▶ _Input rows_
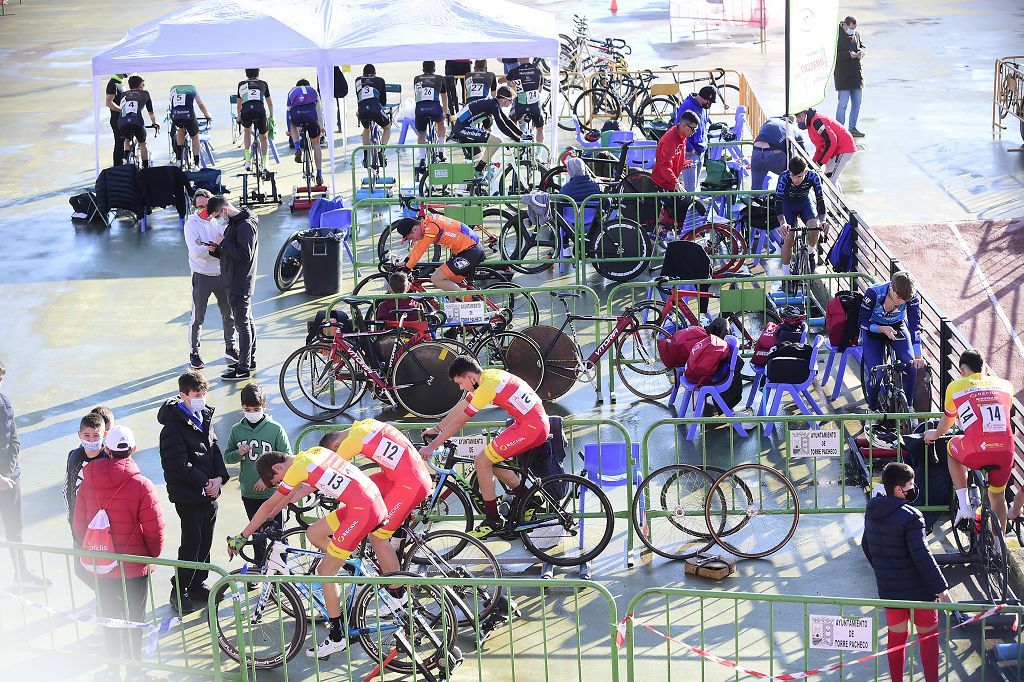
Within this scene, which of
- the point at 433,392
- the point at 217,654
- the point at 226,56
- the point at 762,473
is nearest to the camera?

--

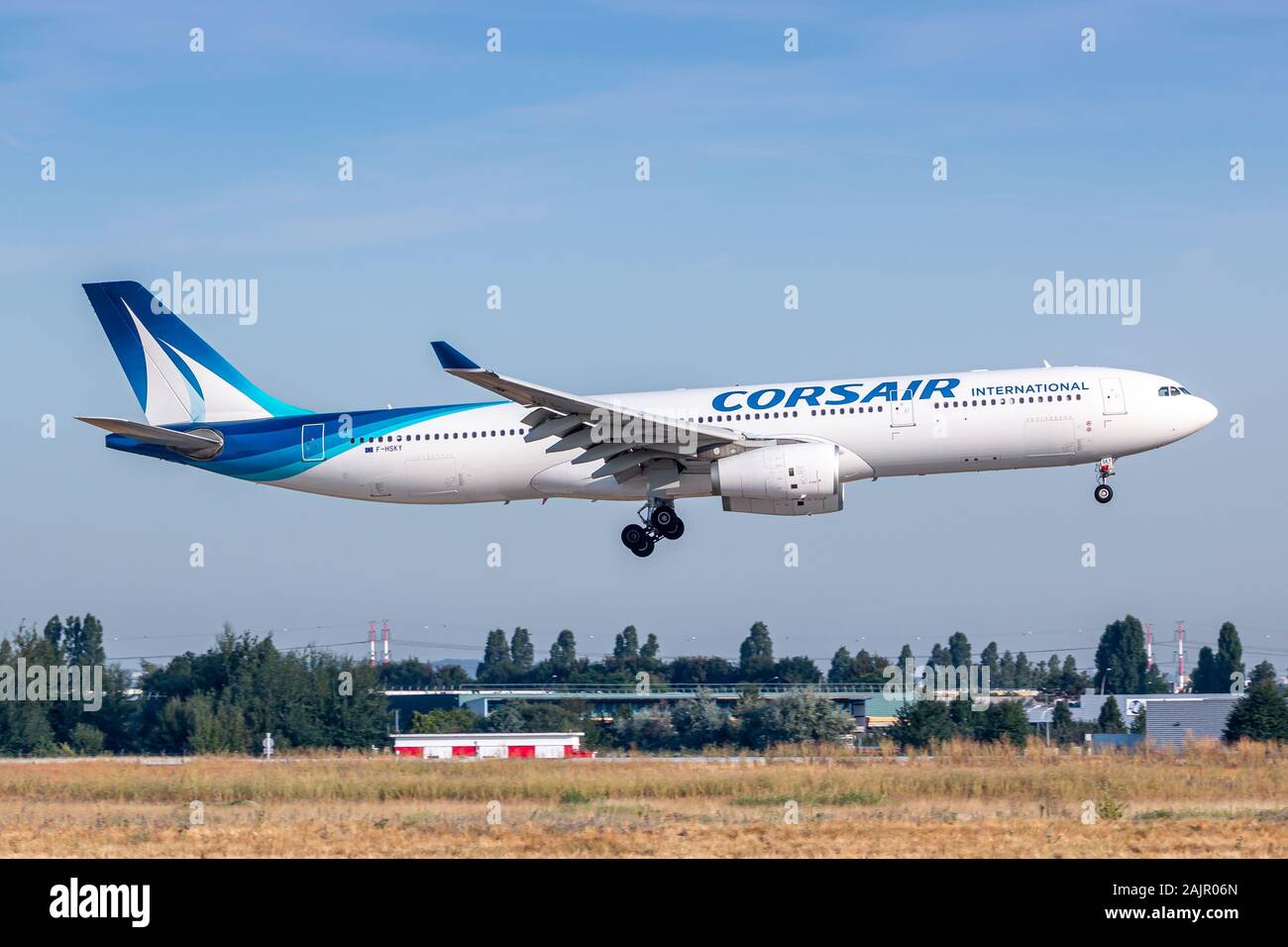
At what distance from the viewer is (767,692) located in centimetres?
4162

▶ _Exercise goal_
Copy out word for word only the lines starting at the one containing "Within this scene, which of" and ending at the one containing "is nearest to the camera?", both of those included.

▶ _Response below_
Within this scene, which of
- the point at 433,392
- the point at 217,654
- the point at 226,56
- the point at 762,473
is nearest to the camera?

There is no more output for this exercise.